### VOTRE TÂCHE
Pouvez-vous recopier les enregistrements, de la ligne qui contient « From among the » jusqu'à la fin des enregistrements incluse, en remplaçant « parked car » par « stationary car » et en laissant tout le reste intact ?
+ + +
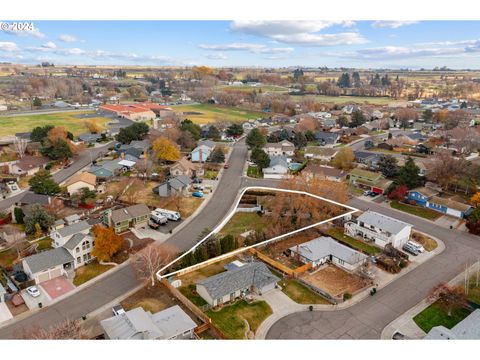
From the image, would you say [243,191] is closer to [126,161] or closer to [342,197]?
[342,197]

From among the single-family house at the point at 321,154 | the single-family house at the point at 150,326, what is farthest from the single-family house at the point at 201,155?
the single-family house at the point at 150,326

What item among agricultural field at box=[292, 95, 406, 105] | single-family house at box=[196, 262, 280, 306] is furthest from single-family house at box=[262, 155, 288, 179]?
agricultural field at box=[292, 95, 406, 105]

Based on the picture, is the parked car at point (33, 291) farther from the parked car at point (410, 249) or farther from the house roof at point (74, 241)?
+ + +
### RÉSULTAT OBTENU
From among the single-family house at the point at 321,154 | the single-family house at the point at 150,326, what is farthest from the single-family house at the point at 201,155?
the single-family house at the point at 150,326

What item among agricultural field at box=[292, 95, 406, 105] | single-family house at box=[196, 262, 280, 306] is furthest from single-family house at box=[262, 155, 288, 179]?
agricultural field at box=[292, 95, 406, 105]

Based on the picture, is the stationary car at point (33, 291) farther from the stationary car at point (410, 249) or farther from the house roof at point (74, 241)?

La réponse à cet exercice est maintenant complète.